I agree with most of that, I do however believe you can have just a couple noteworthy things unger your belt (For instance: X RPer is a veteran of Northrend and was with Tirion during the battle with the Lich King.).

I don't however think one should have "too many noteworthy feats under their belt. (For instance: Veteran of the First, Second, Third, Outland, Northrend, and Cataclysm wars, while also being the guy who defeated all of the raid bosses)
I agree with most of that, I do however believe you can have just a couple noteworthy things unger your belt (For instance: X RPer is a veteran of Northrend and was with Tirion during the battle with the Lich King.).

I don't however think one should have "too many noteworthy feats under their belt. (For instance: Veteran of the First, Second, Third, Outland, Northrend, and Cataclysm wars, while also being the guy who defeated all of the raid bosses)


You can have noteworthy things, but they can't be too noteworthy. It's the changing of the sandbox that is the issue. It's one thing to play in the sandbox, but it's quite another to introduce rocks to it.
Echoing what Kyalin said.

You could shave a few paragraphs off the story by cutting out how noteworthy they were terms of the story.

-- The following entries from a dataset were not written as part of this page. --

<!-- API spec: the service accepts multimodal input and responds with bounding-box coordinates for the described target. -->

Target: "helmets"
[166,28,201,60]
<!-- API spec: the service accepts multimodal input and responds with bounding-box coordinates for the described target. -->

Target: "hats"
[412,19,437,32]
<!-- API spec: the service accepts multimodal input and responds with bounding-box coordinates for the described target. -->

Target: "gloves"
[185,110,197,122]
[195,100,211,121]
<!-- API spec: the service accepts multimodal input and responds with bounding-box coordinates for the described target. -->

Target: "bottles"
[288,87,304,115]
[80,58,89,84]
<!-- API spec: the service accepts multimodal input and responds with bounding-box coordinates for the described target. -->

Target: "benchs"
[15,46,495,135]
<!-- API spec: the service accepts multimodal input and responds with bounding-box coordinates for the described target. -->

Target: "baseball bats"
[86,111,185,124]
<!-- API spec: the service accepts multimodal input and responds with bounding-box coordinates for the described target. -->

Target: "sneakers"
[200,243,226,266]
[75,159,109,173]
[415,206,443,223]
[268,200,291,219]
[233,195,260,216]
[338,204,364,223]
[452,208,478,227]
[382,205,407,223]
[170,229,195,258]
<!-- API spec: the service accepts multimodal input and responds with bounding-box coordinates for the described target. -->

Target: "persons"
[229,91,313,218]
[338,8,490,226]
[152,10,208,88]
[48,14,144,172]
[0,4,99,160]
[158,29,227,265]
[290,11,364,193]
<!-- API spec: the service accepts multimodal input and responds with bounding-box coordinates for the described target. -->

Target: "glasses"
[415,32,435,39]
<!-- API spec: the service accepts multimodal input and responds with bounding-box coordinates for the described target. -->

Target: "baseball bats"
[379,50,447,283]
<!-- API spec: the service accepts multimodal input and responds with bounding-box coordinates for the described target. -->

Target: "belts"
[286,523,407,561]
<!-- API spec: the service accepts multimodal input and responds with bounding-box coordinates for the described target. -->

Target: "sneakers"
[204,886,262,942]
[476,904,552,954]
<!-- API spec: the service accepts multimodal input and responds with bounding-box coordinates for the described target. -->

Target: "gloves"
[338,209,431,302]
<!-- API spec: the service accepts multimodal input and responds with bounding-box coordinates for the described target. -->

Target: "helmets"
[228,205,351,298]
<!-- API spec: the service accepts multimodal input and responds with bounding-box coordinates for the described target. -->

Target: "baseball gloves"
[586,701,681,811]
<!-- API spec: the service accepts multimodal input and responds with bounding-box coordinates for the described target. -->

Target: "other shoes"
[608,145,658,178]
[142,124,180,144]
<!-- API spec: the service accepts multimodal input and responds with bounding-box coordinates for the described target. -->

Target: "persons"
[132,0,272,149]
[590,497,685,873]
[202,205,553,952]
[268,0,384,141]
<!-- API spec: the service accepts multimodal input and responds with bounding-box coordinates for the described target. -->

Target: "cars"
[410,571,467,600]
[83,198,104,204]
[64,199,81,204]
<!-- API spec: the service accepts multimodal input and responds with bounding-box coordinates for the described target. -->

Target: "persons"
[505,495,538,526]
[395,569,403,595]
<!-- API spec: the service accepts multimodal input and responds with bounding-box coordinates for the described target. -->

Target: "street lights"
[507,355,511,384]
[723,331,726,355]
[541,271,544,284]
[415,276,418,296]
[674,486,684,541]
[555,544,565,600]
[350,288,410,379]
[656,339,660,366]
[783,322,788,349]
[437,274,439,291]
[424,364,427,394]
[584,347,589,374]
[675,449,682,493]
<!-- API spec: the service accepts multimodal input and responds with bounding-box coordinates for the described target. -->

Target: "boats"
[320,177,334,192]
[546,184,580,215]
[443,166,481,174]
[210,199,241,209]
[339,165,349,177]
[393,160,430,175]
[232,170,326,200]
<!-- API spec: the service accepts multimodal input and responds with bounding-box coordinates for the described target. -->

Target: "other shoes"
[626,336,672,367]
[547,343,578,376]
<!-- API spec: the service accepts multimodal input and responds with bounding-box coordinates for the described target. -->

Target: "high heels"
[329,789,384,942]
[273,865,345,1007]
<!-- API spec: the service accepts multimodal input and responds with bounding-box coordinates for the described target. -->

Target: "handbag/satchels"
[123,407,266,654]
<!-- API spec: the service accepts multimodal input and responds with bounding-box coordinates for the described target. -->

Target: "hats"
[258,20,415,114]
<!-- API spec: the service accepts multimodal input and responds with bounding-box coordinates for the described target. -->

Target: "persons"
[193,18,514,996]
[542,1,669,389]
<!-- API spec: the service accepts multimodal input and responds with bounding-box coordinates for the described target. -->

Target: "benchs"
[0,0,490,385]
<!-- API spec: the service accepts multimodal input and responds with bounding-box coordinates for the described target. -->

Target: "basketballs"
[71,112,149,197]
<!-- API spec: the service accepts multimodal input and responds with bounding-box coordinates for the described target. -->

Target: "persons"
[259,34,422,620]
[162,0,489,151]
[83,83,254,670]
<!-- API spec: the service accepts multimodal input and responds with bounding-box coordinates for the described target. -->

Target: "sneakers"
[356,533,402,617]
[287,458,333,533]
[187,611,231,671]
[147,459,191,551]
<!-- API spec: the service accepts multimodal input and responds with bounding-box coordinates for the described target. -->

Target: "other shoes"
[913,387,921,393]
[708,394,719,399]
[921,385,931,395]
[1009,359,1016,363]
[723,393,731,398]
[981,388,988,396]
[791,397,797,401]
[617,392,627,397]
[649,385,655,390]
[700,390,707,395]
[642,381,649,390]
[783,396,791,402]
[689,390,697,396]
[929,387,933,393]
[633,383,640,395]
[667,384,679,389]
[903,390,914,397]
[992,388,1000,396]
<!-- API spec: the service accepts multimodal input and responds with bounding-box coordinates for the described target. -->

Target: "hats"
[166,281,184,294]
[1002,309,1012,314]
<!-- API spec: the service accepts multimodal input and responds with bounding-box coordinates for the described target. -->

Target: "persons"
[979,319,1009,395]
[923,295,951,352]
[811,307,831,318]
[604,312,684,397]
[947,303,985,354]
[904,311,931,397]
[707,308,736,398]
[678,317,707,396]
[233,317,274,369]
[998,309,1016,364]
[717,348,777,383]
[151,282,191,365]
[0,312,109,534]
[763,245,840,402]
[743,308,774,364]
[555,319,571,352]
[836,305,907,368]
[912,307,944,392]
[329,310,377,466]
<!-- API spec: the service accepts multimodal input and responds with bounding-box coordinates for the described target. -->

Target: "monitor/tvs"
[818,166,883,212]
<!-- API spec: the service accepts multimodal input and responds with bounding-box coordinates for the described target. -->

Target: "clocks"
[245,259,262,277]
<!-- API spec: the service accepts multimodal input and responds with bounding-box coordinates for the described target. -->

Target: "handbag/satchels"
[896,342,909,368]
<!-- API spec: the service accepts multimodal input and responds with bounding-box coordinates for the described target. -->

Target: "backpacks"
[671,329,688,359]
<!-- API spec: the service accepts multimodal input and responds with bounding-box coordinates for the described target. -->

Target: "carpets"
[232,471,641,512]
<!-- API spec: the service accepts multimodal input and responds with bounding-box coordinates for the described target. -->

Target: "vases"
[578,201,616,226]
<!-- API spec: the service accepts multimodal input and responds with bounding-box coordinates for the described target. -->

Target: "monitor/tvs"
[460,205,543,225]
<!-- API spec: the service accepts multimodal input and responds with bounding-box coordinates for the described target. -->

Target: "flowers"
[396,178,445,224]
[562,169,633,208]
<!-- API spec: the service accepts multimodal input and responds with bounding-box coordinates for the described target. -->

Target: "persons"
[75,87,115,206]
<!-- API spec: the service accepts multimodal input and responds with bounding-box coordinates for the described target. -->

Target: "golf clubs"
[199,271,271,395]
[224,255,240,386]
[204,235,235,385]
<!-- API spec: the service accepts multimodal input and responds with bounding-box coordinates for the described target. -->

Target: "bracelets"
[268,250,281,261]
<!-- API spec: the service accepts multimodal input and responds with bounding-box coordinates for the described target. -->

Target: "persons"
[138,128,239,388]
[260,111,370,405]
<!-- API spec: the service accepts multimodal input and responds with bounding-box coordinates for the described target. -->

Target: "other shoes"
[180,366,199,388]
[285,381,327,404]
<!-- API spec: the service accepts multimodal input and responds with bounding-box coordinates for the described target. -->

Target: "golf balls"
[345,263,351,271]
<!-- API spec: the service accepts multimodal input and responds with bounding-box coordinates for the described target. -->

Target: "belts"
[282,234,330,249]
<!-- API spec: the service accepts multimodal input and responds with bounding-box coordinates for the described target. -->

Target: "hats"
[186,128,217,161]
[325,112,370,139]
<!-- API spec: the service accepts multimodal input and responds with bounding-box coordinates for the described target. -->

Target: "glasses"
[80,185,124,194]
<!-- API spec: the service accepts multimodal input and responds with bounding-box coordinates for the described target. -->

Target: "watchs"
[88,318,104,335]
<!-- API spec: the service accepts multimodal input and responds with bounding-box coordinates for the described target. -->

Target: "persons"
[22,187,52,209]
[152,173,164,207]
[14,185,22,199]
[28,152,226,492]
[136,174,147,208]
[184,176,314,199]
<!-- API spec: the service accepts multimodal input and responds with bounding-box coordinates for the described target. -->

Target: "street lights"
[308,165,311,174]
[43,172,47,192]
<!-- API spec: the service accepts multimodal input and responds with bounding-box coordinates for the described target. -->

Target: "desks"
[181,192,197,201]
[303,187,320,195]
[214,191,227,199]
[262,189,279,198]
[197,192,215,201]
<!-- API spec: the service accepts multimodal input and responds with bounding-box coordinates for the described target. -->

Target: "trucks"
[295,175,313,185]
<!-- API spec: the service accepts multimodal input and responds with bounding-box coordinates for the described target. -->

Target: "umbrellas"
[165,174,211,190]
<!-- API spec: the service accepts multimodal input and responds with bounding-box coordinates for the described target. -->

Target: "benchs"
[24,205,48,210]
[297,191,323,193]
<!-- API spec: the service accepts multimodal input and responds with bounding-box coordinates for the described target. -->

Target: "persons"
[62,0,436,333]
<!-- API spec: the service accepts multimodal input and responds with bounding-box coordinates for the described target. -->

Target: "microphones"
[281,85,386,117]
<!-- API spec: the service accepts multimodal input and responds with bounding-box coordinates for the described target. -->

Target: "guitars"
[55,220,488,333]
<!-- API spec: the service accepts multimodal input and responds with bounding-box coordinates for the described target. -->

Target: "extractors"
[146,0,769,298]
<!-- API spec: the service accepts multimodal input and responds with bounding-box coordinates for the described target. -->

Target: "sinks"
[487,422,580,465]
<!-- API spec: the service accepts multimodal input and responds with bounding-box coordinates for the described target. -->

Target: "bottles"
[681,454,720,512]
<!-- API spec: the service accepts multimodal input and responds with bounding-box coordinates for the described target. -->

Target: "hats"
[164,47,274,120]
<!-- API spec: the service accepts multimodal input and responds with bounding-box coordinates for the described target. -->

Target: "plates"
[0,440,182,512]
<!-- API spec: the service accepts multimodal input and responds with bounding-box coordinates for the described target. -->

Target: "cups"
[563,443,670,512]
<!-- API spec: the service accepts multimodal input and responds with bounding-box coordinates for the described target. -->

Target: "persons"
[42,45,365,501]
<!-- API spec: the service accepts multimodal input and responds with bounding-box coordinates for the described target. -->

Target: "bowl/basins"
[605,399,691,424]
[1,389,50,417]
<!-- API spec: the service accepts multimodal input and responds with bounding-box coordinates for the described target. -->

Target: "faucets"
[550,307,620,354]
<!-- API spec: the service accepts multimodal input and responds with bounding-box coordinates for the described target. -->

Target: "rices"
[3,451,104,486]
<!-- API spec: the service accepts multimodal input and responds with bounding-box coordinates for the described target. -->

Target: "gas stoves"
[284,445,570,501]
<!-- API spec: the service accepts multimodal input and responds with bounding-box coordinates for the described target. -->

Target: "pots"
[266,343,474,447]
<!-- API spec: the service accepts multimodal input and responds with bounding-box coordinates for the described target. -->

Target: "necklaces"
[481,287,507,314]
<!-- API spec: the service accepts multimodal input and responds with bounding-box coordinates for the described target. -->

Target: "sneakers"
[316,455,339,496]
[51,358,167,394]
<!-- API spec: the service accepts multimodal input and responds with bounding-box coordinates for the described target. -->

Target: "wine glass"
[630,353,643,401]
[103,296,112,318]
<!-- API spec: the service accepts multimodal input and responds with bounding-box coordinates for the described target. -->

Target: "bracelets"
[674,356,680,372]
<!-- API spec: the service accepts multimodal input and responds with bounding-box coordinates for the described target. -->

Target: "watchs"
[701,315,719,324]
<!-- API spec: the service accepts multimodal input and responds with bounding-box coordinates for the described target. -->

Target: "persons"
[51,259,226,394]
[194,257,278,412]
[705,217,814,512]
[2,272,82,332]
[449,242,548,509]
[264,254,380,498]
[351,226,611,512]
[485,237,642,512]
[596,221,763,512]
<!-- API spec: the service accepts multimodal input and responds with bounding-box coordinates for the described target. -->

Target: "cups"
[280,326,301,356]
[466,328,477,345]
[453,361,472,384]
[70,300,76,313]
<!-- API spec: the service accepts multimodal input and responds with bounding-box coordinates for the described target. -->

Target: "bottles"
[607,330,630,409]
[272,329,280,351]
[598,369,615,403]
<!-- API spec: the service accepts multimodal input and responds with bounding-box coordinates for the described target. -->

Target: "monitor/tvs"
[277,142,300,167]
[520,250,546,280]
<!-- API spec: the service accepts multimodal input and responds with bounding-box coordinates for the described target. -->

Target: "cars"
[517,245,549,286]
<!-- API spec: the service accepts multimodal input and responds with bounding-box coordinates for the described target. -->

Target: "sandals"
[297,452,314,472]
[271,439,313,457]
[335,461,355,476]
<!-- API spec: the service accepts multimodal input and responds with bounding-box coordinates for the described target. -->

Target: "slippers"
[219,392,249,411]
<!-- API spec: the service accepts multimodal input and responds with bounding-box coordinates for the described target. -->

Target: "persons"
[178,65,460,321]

You could say they served in the War of the Ancients, which is very likely as it was a global event. You could say they were in place at many of the major battles, but not significant cornerstones of the battles themselves.

Also being a necromantic Night elf in the Eastern Kingdoms is not very likely at all. She could have sailed over AFTER the Sundering and remained a recluse, but if she was a wanderer it's likely Humans, Dwarves, Gnomes or High elves would have come into contact with her at some point in the few thousand years since, making it highly improbable she would remain a wanderer for long.